Paré ? Paré.
Je me fous au volant.
Manœuvre… Pas fastoche de conduire avec une bouteille d’oxygène attachée à la taille. Mais je vais pas m’amuser à ôter mon masque pour piquer un roupillon avec ces messieurs. Tu vois d’ici ce réveil en commun ?
Je procède laborieusement, en me tenant de guingois. Je sors la chignole du hangar, décris une large courbe pour éviter les pionceurs extérieurs et redresse l’auto.
C’est alors que mon regard aigu comme un accent du même nom, tombe en arrêt sur un petit objet coincé entre les deux banquettes avant…
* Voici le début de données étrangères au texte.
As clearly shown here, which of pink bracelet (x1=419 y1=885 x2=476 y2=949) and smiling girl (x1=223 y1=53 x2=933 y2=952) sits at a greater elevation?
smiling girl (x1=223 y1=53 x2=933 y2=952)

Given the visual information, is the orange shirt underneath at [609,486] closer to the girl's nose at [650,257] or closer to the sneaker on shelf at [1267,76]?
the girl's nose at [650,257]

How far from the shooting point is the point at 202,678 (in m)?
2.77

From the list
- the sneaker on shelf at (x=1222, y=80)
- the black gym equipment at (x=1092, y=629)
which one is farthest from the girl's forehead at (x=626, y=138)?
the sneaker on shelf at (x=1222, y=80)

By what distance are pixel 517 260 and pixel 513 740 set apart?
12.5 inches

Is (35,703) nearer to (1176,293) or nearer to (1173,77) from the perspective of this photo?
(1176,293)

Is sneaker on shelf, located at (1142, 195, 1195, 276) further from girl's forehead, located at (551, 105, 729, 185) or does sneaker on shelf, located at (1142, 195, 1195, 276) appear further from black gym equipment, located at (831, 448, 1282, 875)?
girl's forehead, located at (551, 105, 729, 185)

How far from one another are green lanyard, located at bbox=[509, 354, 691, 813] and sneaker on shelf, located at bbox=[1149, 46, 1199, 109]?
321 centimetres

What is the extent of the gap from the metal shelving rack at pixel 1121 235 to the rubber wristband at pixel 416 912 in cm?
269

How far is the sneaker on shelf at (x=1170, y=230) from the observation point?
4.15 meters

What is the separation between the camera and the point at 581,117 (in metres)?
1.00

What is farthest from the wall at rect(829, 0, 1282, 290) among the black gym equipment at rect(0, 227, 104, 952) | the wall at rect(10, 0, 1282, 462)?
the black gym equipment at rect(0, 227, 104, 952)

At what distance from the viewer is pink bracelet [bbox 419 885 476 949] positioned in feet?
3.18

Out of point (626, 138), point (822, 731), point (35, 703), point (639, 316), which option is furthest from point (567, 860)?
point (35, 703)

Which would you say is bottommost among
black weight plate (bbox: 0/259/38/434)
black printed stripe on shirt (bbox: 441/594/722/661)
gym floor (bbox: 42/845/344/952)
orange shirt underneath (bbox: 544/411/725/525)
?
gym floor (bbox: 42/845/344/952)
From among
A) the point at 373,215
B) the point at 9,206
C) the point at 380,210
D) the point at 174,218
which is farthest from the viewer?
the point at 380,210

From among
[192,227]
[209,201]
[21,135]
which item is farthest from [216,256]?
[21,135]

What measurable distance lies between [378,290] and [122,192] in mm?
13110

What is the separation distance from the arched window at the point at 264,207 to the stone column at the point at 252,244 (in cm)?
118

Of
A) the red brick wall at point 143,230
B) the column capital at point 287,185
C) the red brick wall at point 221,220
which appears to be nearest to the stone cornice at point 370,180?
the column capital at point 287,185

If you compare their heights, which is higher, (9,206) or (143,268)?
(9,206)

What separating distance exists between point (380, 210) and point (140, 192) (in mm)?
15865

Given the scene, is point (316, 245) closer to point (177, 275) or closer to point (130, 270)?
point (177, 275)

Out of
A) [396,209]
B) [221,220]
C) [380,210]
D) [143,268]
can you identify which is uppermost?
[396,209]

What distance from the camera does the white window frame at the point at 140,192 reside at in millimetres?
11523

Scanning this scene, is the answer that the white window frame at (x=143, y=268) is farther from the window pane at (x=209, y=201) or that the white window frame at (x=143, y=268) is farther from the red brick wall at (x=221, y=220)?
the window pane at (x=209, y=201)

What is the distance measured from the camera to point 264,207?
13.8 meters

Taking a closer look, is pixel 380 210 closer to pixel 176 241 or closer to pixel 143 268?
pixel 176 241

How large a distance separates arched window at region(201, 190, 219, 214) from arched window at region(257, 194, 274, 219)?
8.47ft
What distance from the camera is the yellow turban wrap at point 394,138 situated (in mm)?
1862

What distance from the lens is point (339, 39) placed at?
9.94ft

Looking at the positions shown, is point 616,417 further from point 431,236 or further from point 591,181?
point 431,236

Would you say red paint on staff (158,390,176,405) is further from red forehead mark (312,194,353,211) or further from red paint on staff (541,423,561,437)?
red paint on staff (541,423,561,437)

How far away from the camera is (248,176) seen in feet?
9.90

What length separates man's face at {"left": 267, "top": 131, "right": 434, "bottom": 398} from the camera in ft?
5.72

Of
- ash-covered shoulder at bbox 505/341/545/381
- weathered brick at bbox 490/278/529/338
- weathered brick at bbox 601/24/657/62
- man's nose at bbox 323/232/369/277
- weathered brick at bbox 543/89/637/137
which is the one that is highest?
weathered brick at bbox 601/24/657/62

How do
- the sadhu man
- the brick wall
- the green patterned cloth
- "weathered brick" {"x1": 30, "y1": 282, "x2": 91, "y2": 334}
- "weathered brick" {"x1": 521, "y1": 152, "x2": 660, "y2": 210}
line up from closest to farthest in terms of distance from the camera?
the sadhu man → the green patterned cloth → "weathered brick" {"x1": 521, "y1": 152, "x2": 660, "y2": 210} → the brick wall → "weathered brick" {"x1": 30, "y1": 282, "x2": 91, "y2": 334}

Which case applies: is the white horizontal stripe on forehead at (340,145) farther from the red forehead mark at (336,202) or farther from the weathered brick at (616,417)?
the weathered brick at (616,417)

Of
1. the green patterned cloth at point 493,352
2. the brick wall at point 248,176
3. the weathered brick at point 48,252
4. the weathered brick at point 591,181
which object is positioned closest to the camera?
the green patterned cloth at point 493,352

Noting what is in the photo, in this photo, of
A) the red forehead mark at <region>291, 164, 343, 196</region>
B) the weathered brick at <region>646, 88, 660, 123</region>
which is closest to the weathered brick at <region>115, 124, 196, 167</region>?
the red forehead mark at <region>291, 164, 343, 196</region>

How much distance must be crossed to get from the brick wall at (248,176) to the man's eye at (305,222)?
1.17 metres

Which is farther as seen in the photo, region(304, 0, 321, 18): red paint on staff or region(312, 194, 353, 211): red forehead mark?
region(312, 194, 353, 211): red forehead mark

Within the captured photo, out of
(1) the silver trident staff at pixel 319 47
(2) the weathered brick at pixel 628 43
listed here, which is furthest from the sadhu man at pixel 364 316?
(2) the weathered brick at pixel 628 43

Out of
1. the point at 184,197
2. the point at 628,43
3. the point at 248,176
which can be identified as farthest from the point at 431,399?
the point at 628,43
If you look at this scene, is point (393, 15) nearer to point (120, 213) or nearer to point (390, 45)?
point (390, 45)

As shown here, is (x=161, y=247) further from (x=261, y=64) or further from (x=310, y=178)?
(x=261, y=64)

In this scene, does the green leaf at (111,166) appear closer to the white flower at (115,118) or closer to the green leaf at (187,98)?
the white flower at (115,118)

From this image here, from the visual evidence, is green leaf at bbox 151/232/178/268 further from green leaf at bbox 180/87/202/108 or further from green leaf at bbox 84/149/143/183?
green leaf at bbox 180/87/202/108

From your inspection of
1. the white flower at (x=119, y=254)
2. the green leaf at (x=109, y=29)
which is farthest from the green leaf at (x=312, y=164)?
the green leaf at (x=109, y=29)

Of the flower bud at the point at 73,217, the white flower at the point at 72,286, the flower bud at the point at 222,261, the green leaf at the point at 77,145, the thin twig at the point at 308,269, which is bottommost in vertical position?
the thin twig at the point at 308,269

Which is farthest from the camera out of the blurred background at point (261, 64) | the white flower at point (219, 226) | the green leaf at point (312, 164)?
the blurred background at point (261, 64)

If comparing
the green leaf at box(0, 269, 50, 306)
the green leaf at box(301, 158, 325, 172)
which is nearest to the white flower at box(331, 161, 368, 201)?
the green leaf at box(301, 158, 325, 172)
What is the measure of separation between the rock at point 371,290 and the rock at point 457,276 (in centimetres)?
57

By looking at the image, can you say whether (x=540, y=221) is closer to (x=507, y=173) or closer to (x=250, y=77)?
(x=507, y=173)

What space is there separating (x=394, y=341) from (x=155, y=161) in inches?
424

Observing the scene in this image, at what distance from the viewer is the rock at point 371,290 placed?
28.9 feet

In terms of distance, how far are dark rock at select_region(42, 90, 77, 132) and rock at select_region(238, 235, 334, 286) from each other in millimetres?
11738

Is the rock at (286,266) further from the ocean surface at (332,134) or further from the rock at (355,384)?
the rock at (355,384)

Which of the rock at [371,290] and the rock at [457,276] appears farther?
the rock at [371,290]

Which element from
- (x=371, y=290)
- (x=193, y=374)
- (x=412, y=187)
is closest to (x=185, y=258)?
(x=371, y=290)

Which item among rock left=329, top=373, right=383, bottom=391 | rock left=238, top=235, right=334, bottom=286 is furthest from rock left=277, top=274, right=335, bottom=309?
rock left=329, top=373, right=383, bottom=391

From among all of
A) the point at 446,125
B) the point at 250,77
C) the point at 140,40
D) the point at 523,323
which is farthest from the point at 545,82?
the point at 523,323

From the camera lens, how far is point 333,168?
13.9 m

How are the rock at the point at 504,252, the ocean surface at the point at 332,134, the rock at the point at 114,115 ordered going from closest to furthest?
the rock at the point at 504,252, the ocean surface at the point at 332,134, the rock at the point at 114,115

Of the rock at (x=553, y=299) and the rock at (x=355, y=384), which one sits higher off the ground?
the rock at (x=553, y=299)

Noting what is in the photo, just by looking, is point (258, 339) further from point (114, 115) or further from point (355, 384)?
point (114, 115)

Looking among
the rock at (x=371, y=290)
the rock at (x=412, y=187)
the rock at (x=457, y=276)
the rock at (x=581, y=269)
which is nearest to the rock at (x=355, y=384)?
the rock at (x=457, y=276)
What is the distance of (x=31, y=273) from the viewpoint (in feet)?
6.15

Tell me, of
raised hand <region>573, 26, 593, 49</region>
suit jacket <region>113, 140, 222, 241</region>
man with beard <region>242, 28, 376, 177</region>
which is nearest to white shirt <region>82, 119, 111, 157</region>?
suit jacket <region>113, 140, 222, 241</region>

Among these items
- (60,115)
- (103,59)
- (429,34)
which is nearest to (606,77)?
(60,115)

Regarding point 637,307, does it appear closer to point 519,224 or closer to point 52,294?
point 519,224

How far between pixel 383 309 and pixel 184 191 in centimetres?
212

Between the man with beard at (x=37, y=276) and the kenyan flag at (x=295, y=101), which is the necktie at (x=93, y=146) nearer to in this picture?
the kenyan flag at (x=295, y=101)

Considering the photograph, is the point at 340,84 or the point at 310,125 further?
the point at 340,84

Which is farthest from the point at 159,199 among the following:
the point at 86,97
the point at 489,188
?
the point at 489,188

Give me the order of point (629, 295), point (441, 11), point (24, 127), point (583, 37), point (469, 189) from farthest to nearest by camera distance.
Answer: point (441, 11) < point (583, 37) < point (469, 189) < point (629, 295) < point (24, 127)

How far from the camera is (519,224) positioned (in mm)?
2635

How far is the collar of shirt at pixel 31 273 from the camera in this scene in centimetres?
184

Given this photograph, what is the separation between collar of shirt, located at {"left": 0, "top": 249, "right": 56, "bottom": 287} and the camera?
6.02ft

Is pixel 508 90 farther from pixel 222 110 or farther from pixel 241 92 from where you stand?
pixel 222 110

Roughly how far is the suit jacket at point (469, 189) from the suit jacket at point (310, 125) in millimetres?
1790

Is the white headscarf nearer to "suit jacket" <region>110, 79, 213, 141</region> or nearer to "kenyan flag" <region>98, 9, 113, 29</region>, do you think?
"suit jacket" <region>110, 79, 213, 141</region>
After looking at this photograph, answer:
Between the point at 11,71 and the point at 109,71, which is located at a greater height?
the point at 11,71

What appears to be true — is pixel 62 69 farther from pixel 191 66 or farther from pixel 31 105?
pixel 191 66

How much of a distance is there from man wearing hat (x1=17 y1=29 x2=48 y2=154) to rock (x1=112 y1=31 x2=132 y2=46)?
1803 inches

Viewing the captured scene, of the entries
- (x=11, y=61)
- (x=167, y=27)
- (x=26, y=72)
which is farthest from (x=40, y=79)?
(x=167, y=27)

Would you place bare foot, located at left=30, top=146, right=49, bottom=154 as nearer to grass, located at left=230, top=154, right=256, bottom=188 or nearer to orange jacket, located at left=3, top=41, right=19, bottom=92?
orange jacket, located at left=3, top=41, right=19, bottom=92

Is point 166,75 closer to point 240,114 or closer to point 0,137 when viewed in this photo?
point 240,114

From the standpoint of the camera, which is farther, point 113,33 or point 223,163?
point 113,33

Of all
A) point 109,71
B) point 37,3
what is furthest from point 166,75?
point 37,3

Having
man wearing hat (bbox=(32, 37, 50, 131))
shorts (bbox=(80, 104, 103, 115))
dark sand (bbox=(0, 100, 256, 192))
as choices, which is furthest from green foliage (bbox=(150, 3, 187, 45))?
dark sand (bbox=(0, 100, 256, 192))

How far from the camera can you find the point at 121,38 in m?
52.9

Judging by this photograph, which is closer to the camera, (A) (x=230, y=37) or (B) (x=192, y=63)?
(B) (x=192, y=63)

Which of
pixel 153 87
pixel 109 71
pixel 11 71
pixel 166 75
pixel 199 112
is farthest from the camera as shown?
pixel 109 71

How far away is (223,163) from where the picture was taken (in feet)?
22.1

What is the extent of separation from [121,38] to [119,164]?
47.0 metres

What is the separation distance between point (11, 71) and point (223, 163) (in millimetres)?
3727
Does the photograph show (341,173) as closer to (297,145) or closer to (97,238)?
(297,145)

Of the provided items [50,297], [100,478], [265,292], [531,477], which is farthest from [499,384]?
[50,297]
J’en empare. Tu sais quoi ? Un couteau. Un vieux ya usé, marque Opinel. Un petit piton est vissé à l’extrémité du manche pour permettre d’accrocher le couteau à une chaînette. Et sur une face du manche, avec une pointe rougie, on a maladroitement gravé un « B » tremblé, dodu, naïf comme l’homme dont il est l’initiale du nom, si tu veux m’autoriser à titre exceptionnel une phrase aussi charabiée. Le couteau du Gros ! Ici ! En plein désert… Dans cette tire militaire. C’est comme si j’avais Béru devant moi. Oui, presque.
Une âcre émotion m’agresse. Je caresse cet objet luisant d’usure, ébréché, modeste.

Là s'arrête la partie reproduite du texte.